Multiscale penalized weighted least-squares image-domain decomposition for dual-energy CT

Abstract

Image-domain dual-energy CT (DECT) is practical and critical for medical diagnosis and treatment evaluation. The bottleneck of DECT imaging is the significantly magnified noise after a direct inversion decomposition. A good balance is not readily achievable between noise suppression and spatial resolution maintenance. Noise suppression is conventionally included in DECT decomposition implicitly or explicitly and results in the spatial resolution loss. To tackle this problem, we propose a multiscale framework for DECT imaging. High- and low-energy CT images are decomposed into the scale space to fully explore the flexibility of signal processing in each scale. The scale images are then decomposed into two material-specific images using penalized weighted least-squares (PWLS) algorithm with adjustable penalty parameters in different scales using the statistical information in the DECT decomposition process. The final material-specific images are generated by accumulating the decomposed images throughout all scales. The proposed algorithm is evaluated on two physical phantoms: Catphan©600 evaluation phantom and an anthropomorphic head phantom. Noise standard deviation (STD) is reduced by 93% and 98% using the proposed strategy for bone and soft-tissue images as compared with the one using direct inversion for Catphan©600 evaluation phantom, and by 96% and 98% for the anthropomorphic head phantom.

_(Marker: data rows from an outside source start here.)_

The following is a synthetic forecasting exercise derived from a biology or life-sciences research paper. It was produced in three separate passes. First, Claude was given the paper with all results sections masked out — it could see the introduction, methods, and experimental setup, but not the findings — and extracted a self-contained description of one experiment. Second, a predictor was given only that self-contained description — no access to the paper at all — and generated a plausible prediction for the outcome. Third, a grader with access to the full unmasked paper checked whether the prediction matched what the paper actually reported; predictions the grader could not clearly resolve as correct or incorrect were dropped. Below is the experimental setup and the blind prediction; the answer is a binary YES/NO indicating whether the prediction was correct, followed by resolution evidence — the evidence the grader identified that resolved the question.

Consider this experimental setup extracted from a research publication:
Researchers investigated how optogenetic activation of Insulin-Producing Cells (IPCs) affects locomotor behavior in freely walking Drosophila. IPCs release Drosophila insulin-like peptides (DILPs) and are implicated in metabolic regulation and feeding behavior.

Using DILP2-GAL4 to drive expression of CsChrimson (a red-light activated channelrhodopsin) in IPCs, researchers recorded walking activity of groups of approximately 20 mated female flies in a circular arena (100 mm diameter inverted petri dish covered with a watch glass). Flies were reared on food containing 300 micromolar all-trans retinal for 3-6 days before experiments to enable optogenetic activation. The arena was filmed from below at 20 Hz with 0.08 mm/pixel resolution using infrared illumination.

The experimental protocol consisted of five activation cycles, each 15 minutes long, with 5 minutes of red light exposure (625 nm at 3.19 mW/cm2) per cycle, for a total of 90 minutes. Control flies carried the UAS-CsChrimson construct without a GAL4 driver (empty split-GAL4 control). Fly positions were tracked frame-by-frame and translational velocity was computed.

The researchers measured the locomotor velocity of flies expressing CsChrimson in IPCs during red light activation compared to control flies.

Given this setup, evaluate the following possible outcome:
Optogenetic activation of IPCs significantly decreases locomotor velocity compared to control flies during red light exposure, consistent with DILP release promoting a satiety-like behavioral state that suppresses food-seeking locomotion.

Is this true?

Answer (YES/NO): YES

Compared with its single-scale counterpart, the proposed multiscale PWLS-based method increases the spatial resolution of soft-tissue images by 28% using a lower scaling factor (k = 20), and by 51% with a higher scaling factor (k = 80). The noise STDs of the decomposed material images remain at the similar level using single- and multi-scale schemes. The proposed multiscale PWLS-based decomposition method is thus attractive for low-dose DECT imaging and clinical practice.